Create the service principal. In this example, the service principal is called my-service-principal.

az ad sp create-for-rbac -n "my-service-principal" --role Contributor --scopes /subscriptions/{SubID}

From the returned JSON data, copy the appId, password, and tenant for future use.

{
  "appId": "00001111-aaaa-2222-bbbb-3333cccc4444",
  "displayName": "my-service-principal",
  "name": "my-service-principal",
  "password": "00001111-aaaa-2222-bbbb-3333cccc4444",
  "tenant": "00001111-aaaa-2222-bbbb-3333cccc4444"
}

You've created your Microsoft Entra application and service principal.

The Spark connector uses the following Entra app properties for authentication:

Properties	Option String	Description
KUSTO_AAD_APP_ID	kustoAadAppId	Microsoft Entra application (client) identifier.
KUSTO_AAD_AUTHORITY_ID	kustoAadAuthorityID	Microsoft Entra authentication authority. Microsoft Entra Directory (tenant) ID. Optional - defaults to microsoft.com. For more information, see Microsoft Entra authority.
KUSTO_AAD_APP_SECRET	kustoAadAppSecret	Microsoft Entra application key for the client.
KUSTO_ACCESS_TOKEN	kustoAccessToken	If you already have an accessToken that is created with access to Kusto, that can be used passed to the connector as well for authentication.

Note

Older API versions (less than 2.0.0) have the following naming: "kustoAADClientID", "kustoClientAADClientPassword", "kustoAADAuthorityID"

Kusto privileges

Grant the following privileges on the kusto side based on the Spark operation you wish to perform.

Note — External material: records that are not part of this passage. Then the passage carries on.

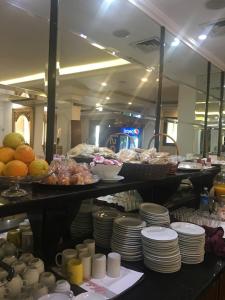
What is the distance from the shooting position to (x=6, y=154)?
1.02 meters

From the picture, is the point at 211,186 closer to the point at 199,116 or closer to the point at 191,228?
the point at 191,228

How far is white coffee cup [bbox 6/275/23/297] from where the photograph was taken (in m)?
0.92

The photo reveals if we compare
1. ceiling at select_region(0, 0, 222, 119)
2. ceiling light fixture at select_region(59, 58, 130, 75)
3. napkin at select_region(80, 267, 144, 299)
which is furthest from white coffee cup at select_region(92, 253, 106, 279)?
ceiling light fixture at select_region(59, 58, 130, 75)

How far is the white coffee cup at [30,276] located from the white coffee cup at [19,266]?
0.03m

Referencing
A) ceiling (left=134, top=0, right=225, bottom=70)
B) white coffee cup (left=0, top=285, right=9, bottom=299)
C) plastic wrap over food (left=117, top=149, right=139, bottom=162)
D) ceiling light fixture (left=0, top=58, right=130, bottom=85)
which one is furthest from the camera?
ceiling (left=134, top=0, right=225, bottom=70)

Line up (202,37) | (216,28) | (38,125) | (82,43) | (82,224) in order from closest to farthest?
1. (82,224)
2. (38,125)
3. (82,43)
4. (216,28)
5. (202,37)

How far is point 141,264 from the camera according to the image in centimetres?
132

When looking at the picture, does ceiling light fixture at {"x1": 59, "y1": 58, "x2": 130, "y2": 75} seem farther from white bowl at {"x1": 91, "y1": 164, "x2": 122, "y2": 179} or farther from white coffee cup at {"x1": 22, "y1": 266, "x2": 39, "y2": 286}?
white coffee cup at {"x1": 22, "y1": 266, "x2": 39, "y2": 286}

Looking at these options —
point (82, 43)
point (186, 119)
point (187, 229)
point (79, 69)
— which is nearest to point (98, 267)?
point (187, 229)

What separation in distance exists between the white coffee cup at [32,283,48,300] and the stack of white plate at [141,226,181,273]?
0.52 metres

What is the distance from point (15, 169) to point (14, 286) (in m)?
0.41

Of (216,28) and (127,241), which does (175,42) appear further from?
(127,241)

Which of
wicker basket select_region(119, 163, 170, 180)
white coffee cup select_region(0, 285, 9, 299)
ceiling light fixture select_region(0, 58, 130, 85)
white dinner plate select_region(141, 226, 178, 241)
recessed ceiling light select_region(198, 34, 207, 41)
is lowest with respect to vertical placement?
white coffee cup select_region(0, 285, 9, 299)

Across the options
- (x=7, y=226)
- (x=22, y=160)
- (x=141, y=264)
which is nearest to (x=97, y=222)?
(x=141, y=264)
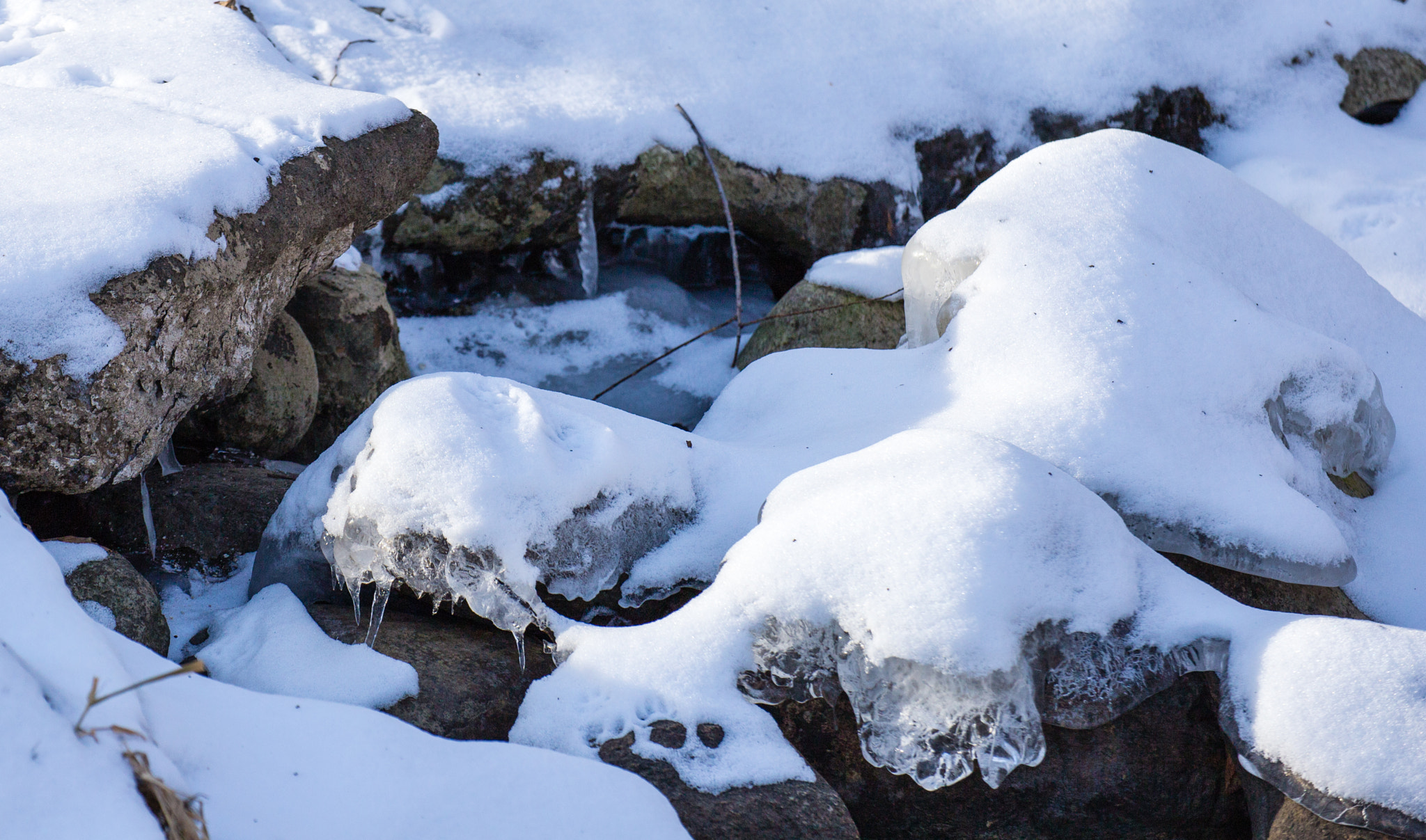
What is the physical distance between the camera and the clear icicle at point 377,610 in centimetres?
231

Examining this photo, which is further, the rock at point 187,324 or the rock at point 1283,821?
the rock at point 187,324

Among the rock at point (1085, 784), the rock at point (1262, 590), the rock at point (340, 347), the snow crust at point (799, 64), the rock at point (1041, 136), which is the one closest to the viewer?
the rock at point (1085, 784)

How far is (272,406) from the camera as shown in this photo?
10.5 feet

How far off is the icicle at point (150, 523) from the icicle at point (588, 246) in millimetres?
2324

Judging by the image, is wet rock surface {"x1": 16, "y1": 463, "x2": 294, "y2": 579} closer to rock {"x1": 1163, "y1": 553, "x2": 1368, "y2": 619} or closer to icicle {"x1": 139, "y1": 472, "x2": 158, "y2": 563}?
icicle {"x1": 139, "y1": 472, "x2": 158, "y2": 563}

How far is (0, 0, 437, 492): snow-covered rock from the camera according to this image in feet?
6.71

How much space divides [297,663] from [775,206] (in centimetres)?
327

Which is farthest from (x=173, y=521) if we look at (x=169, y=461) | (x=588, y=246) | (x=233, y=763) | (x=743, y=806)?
(x=588, y=246)

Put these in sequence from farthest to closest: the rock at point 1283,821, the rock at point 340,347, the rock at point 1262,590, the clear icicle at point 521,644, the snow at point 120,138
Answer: the rock at point 340,347 → the rock at point 1262,590 → the clear icicle at point 521,644 → the snow at point 120,138 → the rock at point 1283,821

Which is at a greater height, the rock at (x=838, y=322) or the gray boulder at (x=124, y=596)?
the gray boulder at (x=124, y=596)

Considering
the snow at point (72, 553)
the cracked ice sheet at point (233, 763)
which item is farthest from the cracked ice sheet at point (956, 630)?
the snow at point (72, 553)

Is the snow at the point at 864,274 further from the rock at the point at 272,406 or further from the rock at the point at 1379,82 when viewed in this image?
the rock at the point at 1379,82

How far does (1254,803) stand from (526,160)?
356 cm

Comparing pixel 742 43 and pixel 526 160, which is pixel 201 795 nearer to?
pixel 526 160
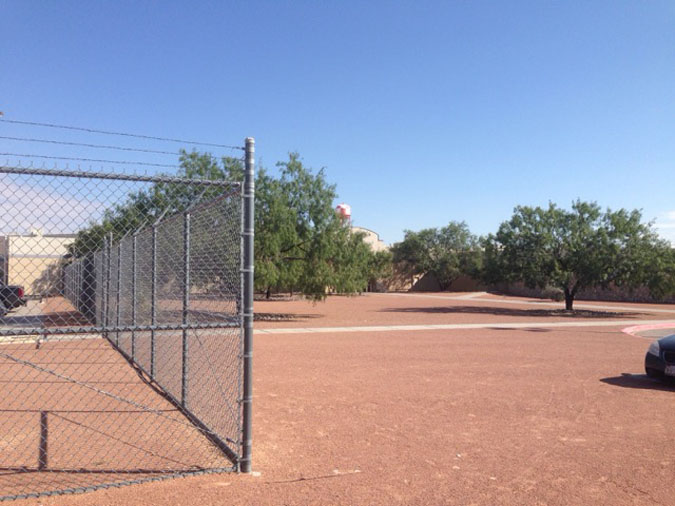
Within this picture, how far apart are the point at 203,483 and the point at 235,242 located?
216cm

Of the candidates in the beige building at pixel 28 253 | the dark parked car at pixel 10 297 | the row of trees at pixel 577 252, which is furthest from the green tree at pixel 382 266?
the dark parked car at pixel 10 297

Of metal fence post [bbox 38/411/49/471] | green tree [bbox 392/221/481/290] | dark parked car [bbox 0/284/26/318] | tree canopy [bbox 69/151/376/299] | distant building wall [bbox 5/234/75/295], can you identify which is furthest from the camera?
green tree [bbox 392/221/481/290]

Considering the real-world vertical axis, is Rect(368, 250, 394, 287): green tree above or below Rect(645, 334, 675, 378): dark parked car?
above

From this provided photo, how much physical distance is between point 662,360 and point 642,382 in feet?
1.93

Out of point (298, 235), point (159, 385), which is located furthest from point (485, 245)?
point (159, 385)

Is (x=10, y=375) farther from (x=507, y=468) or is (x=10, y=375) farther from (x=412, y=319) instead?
(x=412, y=319)

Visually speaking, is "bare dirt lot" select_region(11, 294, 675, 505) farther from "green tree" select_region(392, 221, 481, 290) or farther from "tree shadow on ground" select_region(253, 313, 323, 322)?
"green tree" select_region(392, 221, 481, 290)

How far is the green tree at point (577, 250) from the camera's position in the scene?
1141 inches

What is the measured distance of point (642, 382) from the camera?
9977mm

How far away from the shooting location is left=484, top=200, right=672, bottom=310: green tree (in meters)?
29.0

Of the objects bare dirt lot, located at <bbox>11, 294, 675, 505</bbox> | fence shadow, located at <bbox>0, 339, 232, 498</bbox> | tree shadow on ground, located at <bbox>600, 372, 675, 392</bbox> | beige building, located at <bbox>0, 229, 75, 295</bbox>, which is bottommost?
tree shadow on ground, located at <bbox>600, 372, 675, 392</bbox>

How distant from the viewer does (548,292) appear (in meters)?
46.8

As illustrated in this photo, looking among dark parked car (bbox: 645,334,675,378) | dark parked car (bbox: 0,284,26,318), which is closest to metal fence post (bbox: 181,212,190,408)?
dark parked car (bbox: 0,284,26,318)

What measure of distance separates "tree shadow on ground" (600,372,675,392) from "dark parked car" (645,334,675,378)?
6.6 inches
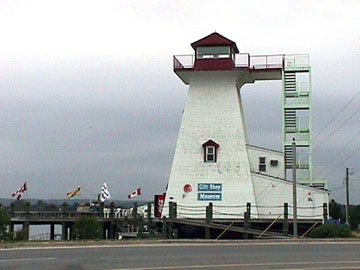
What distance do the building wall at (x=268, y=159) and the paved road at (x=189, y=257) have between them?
77.3 ft

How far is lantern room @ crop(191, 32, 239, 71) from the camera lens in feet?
141

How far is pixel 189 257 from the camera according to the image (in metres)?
15.9

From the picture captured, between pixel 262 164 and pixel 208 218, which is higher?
pixel 262 164

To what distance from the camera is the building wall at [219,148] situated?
1647 inches

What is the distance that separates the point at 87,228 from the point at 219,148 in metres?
9.66

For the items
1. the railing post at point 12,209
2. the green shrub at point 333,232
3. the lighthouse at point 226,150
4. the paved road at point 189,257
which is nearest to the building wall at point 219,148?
the lighthouse at point 226,150

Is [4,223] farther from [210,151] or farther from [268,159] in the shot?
[268,159]

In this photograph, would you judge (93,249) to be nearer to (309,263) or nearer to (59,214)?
(309,263)

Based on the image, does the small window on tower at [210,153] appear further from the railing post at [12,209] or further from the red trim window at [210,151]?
the railing post at [12,209]

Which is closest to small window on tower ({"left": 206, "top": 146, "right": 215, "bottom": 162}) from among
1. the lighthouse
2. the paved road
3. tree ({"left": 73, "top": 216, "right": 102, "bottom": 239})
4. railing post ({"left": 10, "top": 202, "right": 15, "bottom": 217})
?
the lighthouse

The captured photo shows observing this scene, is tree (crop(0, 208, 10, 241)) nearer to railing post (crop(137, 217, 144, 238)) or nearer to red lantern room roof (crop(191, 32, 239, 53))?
railing post (crop(137, 217, 144, 238))

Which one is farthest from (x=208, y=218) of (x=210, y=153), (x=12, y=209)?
(x=12, y=209)

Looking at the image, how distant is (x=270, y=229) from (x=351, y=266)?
87.7 ft

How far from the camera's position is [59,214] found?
154 feet
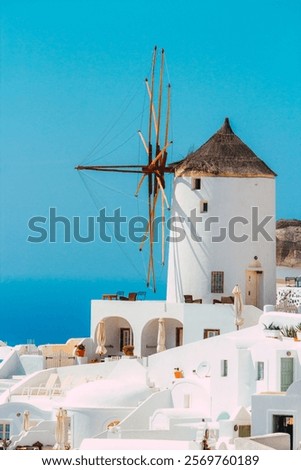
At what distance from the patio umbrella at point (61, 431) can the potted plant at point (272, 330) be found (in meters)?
4.84

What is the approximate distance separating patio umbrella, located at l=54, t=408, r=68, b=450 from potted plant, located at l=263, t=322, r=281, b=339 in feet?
15.9

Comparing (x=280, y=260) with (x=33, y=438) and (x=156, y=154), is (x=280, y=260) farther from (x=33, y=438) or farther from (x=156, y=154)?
(x=33, y=438)

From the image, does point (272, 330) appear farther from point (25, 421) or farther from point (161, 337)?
point (25, 421)

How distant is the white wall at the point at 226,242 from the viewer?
58250 millimetres

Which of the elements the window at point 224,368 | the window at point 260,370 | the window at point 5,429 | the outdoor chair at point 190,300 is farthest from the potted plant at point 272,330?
the window at point 5,429

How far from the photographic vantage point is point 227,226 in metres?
58.4

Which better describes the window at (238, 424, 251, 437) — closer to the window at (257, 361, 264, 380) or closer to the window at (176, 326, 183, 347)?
the window at (257, 361, 264, 380)

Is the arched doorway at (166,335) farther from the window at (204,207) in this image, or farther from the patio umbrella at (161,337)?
the window at (204,207)

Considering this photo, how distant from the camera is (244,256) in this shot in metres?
58.3

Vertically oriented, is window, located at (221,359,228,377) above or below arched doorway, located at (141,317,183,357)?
below

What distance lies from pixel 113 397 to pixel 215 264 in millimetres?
6007

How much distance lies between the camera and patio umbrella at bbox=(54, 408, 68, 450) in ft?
167

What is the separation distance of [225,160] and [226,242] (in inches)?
80.4

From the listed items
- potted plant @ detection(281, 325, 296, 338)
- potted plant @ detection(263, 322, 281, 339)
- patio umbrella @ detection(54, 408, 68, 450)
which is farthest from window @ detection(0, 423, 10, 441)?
potted plant @ detection(281, 325, 296, 338)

Spark operation	Privileges
Read - Single Mode	Reader
Read – Force Distributed Mode	Reader
Write – Queued Mode with CreateTableIfNotExist table create option	Admin
Write – Queued Mode with FailIfNotExist table create option	Ingestor
Write – TransactionalMode	Admin

For more information on principal roles, see role-based access control. For managing security roles, see security roles management.

Spark sink: writing to Kusto

Set up sink parameters:

val KustoSparkTestAppId = dbutils.secrets.get(scope = "KustoDemos", key = "KustoSparkTestAppId")
val KustoSparkTestAppKey = dbutils.secrets.get(scope = "KustoDemos", key = "KustoSparkTestAppKey")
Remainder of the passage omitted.